Lara Kajs
Thinking Out Loud
The humanitarian crisis unfolding across Cuba cannot be understood solely through the lens of domestic governance failure or economic mismanagement. It is also inseparable from a decades-long system of external economic pressure that has increasingly targeted the country’s energy access, financial systems, trade capacity, and international economic relationships. What began during the Cold War as a strategy of containment has evolved into one of the most enduring sanctions regimes in modern history, with profound consequences for civilian life on the island.
Today, Cuba faces widespread blackouts, collapsing infrastructure, severe shortages of food and medicine, and one of the largest migration waves in its modern history. While the Cuban government bears responsibility for internal political repression, economic centralization, and systemic inefficiencies, the broader humanitarian crisis has also been shaped by external policies explicitly designed to weaken the Cuban state through sustained economic deprivation.
The deeper issue is not whether sanctions create pressure. They clearly do. The question is whether policies built on economic coercion can remain morally and strategically justified when civilian populations absorb the overwhelming burden of the consequences over generations.

▸ **EXCERPTED DATA**:

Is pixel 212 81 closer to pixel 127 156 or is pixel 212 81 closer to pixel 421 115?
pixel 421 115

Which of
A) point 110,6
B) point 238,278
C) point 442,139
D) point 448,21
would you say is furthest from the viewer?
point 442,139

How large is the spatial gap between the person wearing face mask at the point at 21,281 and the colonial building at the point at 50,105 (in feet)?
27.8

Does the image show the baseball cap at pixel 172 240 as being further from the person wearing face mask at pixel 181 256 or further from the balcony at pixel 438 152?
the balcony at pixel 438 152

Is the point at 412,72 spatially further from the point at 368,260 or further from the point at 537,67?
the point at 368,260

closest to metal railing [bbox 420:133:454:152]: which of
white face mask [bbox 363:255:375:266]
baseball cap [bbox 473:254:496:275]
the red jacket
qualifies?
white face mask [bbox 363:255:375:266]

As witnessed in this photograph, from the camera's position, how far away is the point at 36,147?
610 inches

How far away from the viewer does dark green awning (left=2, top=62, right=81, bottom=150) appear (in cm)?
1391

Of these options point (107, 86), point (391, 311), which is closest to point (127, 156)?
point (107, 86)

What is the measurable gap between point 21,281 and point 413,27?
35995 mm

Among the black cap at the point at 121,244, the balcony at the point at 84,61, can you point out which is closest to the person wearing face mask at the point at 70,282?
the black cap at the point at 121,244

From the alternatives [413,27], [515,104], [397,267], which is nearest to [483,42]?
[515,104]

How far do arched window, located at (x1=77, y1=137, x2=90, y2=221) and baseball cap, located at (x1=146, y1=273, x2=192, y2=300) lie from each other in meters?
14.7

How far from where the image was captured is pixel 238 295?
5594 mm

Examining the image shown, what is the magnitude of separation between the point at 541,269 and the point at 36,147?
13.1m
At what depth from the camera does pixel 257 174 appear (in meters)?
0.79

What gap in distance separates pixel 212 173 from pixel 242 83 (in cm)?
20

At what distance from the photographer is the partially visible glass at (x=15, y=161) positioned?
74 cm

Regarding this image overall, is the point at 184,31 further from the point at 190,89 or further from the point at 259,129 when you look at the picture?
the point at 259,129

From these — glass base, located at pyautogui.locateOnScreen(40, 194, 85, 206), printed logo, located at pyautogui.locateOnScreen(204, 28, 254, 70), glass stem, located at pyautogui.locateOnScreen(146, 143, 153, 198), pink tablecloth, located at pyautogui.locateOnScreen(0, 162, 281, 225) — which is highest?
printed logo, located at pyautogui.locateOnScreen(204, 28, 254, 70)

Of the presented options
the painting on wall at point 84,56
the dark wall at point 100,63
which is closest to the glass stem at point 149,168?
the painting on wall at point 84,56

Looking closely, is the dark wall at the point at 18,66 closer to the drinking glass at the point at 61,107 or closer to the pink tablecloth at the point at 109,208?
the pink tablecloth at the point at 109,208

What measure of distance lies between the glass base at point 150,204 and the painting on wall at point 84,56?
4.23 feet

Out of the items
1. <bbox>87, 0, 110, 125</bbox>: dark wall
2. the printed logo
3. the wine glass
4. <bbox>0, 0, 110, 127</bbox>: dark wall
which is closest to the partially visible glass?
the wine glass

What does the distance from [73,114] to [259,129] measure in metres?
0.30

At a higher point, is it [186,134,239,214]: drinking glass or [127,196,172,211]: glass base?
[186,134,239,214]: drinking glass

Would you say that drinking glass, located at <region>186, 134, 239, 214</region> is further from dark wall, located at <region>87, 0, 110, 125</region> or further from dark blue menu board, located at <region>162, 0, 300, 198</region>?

▸ **REQUIREMENT 1**: In the text on Cuba's crisis, repeat the passage from "The deeper issue" up to and including "consequences over generations.".
▸ **REQUIREMENT 2**: For each statement, say yes or no depending on whether the text on Cuba's crisis agrees with it, and quote the words that decide it. (a) The pressure on Cuba began during the Cold War as a strategy of containment. (b) The Cuban government bears no responsibility for the country's problems. (c) The text doubts that sanctions create pressure.

▸ **TASK OUTPUT 1**:
The deeper issue is not whether sanctions create pressure. They clearly do. The question is whether policies built on economic coercion can remain morally and strategically justified when civilian populations absorb the overwhelming burden of the consequences over generations.

▸ **TASK OUTPUT 2**:
(a) Yes: "What began during the Cold War as a strategy of containment"
(b) No: "the Cuban government bears responsibility for internal political repression, economic centralization, and systemic inefficiencies"
(c) No: "They clearly do."